全部が揃っていれば良いというわけでもありませんし,全てが必要というわけでもありません.どの順番で考えればよいということでもなく,システム化対象となるものによって必要となるモデルはまちまちです.しかしながら,将来のニーズを取り込める土台を作り,システムの賞味期限を永らえるにあたって有効だったという経験則ではあります.
ドメインモデル
筆者は昔からドメインモデルと同等のアプローチを取ることが多かったので,最近の動向にはワクワクしながら,いろいろなケースを拝見しては共感したり学びに変えたりしています.
ドメインモデルは各オブジェクトの存在や意味,オブジェクト間の関係性を明確化し,構造化することに優れており,事象の原理原則をあぶり出すのに有効な手法でありつつ,一方でIT,非IT限らず広く共有できる点でも強力なツールだと考えています.

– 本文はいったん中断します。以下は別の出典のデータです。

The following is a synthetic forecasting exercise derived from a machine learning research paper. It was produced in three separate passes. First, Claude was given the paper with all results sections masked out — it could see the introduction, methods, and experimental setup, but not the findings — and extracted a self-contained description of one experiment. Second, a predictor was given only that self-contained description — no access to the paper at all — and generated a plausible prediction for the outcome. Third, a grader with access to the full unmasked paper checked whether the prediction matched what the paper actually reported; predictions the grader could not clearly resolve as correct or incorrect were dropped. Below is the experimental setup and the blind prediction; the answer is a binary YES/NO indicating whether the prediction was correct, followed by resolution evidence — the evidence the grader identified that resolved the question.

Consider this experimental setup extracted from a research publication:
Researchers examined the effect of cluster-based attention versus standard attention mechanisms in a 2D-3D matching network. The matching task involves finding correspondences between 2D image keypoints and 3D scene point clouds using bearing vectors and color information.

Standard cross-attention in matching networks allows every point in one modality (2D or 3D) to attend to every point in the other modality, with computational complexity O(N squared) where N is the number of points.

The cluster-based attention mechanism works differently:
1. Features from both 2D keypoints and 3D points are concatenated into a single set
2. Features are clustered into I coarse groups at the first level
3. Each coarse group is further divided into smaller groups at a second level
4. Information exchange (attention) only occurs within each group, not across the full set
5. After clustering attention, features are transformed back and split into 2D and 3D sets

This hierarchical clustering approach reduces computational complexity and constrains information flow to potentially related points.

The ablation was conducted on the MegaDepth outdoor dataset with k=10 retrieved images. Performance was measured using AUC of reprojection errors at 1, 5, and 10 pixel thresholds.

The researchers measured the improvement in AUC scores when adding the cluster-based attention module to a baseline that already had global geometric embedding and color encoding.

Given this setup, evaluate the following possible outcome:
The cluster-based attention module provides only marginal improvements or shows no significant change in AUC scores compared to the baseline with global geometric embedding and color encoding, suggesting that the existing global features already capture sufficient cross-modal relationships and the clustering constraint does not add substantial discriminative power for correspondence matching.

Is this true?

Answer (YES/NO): NO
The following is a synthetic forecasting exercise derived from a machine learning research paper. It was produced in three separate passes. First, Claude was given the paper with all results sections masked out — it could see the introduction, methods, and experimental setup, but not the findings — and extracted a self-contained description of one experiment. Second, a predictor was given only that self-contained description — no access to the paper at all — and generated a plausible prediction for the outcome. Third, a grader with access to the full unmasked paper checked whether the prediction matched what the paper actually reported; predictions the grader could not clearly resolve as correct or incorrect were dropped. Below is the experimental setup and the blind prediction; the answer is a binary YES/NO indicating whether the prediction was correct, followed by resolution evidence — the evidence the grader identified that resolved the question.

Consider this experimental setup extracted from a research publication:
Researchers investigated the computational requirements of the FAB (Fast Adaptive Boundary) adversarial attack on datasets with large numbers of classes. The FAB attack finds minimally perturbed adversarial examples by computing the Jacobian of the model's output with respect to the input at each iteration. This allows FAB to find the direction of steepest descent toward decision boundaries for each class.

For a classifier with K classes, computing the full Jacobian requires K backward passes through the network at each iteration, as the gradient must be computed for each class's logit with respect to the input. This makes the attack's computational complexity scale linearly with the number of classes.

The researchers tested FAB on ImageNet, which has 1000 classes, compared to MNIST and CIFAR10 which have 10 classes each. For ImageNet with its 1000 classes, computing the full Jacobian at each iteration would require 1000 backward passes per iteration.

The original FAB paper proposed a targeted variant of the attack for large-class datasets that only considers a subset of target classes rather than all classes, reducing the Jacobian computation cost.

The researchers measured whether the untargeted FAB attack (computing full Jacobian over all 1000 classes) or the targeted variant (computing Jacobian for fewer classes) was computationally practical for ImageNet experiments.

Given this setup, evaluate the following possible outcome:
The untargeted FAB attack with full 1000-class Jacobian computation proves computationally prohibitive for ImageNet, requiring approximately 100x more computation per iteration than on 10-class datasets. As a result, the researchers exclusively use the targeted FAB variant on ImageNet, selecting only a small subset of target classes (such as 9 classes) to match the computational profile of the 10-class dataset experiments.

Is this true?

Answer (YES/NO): NO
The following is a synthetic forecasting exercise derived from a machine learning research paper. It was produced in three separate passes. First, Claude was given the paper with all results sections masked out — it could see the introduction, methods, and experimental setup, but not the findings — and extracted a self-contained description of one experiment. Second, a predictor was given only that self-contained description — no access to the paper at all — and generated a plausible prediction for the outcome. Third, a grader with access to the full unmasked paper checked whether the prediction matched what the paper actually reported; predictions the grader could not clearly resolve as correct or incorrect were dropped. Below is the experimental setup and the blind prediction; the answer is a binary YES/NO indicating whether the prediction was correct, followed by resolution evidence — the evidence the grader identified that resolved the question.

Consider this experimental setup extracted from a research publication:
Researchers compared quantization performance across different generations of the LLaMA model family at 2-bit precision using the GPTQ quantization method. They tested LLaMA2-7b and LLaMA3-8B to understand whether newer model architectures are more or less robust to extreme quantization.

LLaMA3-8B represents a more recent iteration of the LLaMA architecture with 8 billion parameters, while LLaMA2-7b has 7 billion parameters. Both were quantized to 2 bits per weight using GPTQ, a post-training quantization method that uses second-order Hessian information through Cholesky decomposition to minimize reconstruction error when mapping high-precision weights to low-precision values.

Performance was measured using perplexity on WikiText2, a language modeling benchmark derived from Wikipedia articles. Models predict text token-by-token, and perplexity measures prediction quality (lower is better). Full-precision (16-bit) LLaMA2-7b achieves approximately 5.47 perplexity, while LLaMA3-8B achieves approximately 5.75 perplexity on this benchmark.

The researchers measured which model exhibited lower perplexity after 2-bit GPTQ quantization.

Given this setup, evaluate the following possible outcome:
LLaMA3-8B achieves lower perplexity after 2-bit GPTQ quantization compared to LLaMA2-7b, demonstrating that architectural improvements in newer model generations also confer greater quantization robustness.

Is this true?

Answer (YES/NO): NO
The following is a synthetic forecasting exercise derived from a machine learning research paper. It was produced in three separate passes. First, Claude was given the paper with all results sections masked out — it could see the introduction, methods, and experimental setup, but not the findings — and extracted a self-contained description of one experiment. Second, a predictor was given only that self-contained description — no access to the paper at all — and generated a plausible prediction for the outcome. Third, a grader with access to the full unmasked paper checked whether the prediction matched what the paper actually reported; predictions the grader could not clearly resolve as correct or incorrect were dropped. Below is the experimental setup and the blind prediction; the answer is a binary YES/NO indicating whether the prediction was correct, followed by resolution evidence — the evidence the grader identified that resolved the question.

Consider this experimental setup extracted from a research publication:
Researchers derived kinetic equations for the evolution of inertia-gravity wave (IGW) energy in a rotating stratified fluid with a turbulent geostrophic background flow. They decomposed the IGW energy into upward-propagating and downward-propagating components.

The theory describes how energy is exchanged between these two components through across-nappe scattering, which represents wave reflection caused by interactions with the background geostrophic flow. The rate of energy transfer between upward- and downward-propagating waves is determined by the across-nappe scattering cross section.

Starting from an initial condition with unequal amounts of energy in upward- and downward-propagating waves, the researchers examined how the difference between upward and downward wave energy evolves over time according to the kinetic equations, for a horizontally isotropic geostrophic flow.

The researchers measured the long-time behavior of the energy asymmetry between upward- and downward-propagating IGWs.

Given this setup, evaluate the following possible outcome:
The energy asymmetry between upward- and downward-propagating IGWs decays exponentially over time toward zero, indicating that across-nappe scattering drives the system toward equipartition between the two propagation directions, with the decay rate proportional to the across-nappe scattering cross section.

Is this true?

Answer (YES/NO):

最近は他の場で多く語られている分野ですので,ここでは割愛します.
プロセスモデル
プロセスモデルの描き方として有名なのはBPMLであり,多くの製品が世の中で使われていると思いますが,これはアクターのアクションに着目したものであるため,要件の確認においてはかなりの効力を発揮します.
一方で,下記の問題により要件漏れが発生するリスクが高いと考えています
- あらゆるケースを同時に表現しきることが難しいため,ケースを網羅するためには複数枚のモデル図が必要となる
- アクターとアクションの組み合わせが厳密ではなく,多様な組み合わせが想定できるケースが多いため,モデルとしての堅牢性が低い
- プロセスが存在している目的がわかりにくい(複数の目的を持っていることもある)ため,設計の際にはさらなる分解が必要
短い業務プロセスであればBPMSを活用した自動化も図れると思いますが,長い業務プロセスに対しては可視化に留めるのが懸命かもしれません.
プロセスが長い場合には,主要なオブジェクトの状態遷移を描いてみるのが意外とおすすめです.
かなり抽象的なので一定の慣れは必要となりますが,オブジェクトの状態がデータの状態に対応することが多いため,実装やテストにおいて想定すべきケースの洗い出しに便利です.
また,状態遷移はアクターからは独立しているため,
- 将来的にビジネスニーズが変化した際にも,アクターが変わるだけで状態遷移は変わらない
- アクターが変わるとビジネスがどう変化するかなど,水平思考的にビジネス展開の幅が想像できる
- 状態遷移に手が入る場合にはビジネスの構造自体に変化がある
といった副次的な効果も期待できるため,要件定義の効率化にも寄与すると考えています.
一方で,複数オブジェクトの状態変化が同期する場合(ほとんどそうですが)は状態管理が複雑化するため,注意が必要です.あくまでも主要なオブジェクトへの適用にとどめておきたいところです.
ルール
一時期,ルールエンジンの登場によって注目され,最近ではRPA技術の発展の文脈でも注目されています.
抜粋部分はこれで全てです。